• [DOCUMENT SECTION]:
== == ==

Scheduled metadata exports
Goal
On a recurring schedule, push Qualytics metadata (anomalies, checks, field profiles) to your enrichment datastore. Common reasons: long-term audit retention, building a historical anomaly trend dataset, hydrating a downstream BI dashboard, or satisfying a compliance requirement to snapshot quality state daily.
Permissions
| Step | Endpoint | Role | Team permission |
|---|---|---|---|
| Schedule the export (writes a local cron entry / scheduled task) | (no API call at schedule time) | Member |
N/A |
| Each scheduled run: trigger export operation | POST /api/operations/run (export) |
Member |
Editor on the datastore's team |
| Each scheduled run: poll status | GET /api/operations/{id} |
Member |
Reporter |
Schedules run as the local user
The CLI installs a system cron entry (Linux/macOS) or PowerShell scheduled task (Windows). The schedule runs as whoever the OS user is at run time, with the token saved in ~/.qualytics/config.yaml. Treat the host as you would any system that holds a long-lived credential.
Prerequisites
- The datastore has an enrichment datastore linked. See Link Enrichment Datastore.
- The host running the schedule has the CLI installed and authenticated.
- A valid crontab expression (
* * * * *) for when to run.

== == ==

• [EXERCISE OBJECTIVE]: In the scheduled metadata exports page, can you turn the paragraph beginning "On a recurring schedule, push Qualytics metadata" into a short bulleted list that keeps its main facts? The listing that comes next is unrelated to the scheduled metadata exports page.

• [LISTED RECORDS]:
== == ==

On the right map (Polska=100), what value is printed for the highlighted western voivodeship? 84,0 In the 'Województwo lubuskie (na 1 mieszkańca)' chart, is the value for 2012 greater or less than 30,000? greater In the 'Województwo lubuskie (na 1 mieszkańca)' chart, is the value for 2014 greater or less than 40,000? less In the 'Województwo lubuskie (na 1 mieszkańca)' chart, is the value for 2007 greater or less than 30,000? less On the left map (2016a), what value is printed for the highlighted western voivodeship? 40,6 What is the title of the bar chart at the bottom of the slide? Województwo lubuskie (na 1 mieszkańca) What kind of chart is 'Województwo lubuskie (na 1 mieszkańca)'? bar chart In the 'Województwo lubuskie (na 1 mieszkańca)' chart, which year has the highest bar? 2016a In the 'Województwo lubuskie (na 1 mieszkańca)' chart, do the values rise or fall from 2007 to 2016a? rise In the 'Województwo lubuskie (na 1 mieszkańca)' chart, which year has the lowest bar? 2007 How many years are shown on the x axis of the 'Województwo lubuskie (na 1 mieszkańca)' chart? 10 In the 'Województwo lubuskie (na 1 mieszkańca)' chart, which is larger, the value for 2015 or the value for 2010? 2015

== == ==

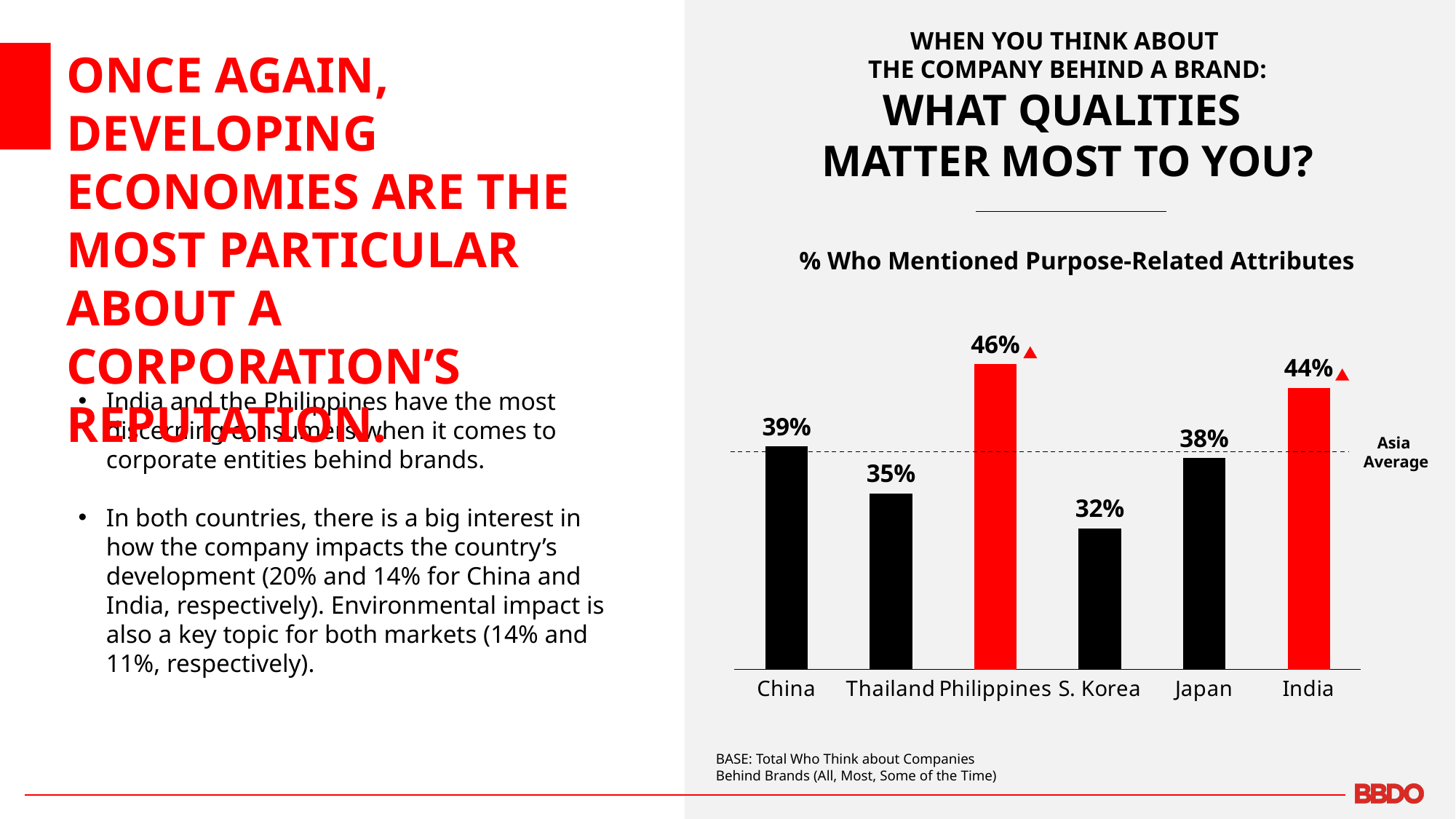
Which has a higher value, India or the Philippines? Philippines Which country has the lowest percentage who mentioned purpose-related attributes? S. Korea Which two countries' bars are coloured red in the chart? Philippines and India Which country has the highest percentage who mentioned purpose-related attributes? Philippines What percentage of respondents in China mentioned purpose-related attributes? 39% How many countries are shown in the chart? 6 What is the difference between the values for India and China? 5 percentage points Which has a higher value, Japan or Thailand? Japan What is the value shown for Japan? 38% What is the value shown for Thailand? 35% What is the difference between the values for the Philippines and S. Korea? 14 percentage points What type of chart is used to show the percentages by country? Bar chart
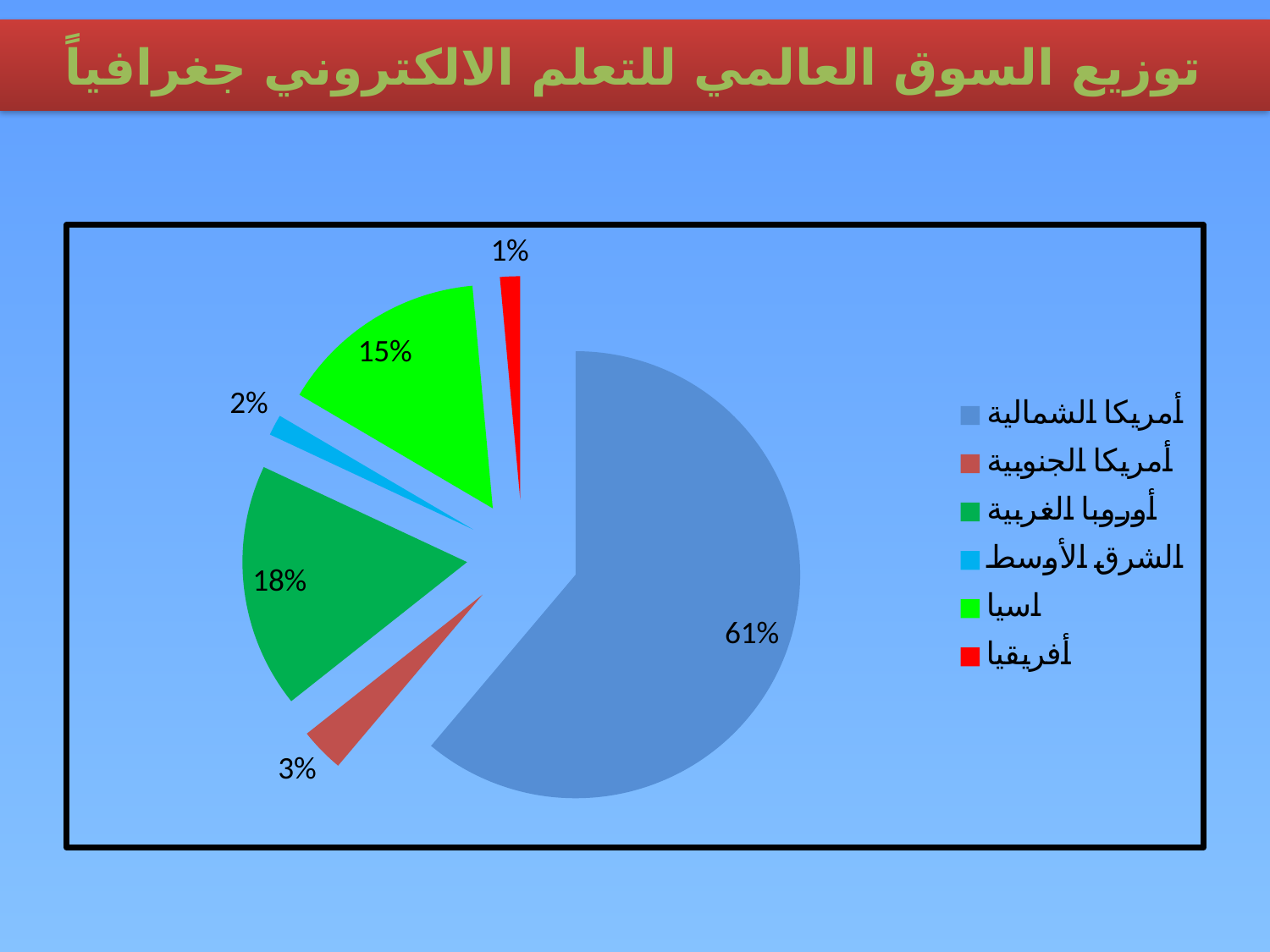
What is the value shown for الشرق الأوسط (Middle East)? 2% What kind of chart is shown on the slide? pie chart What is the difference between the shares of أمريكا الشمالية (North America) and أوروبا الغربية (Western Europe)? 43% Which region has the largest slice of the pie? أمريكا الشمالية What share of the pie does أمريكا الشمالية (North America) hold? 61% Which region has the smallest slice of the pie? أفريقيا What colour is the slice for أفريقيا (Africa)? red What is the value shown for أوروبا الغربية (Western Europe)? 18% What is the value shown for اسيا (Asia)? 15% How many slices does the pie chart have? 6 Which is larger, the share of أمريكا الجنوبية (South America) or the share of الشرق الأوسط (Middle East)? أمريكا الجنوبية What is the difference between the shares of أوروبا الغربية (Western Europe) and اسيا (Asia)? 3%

== == ==

• [YOUR SOLUTION]:
- On a recurring schedule, Qualytics metadata is pushed to your enrichment datastore.
- The metadata covers anomalies, checks and field profiles.
- Common reasons:
  - long-term audit retention
  - building a historical anomaly trend dataset
  - hydrating a downstream BI dashboard
  - meeting a compliance requirement to snapshot quality state daily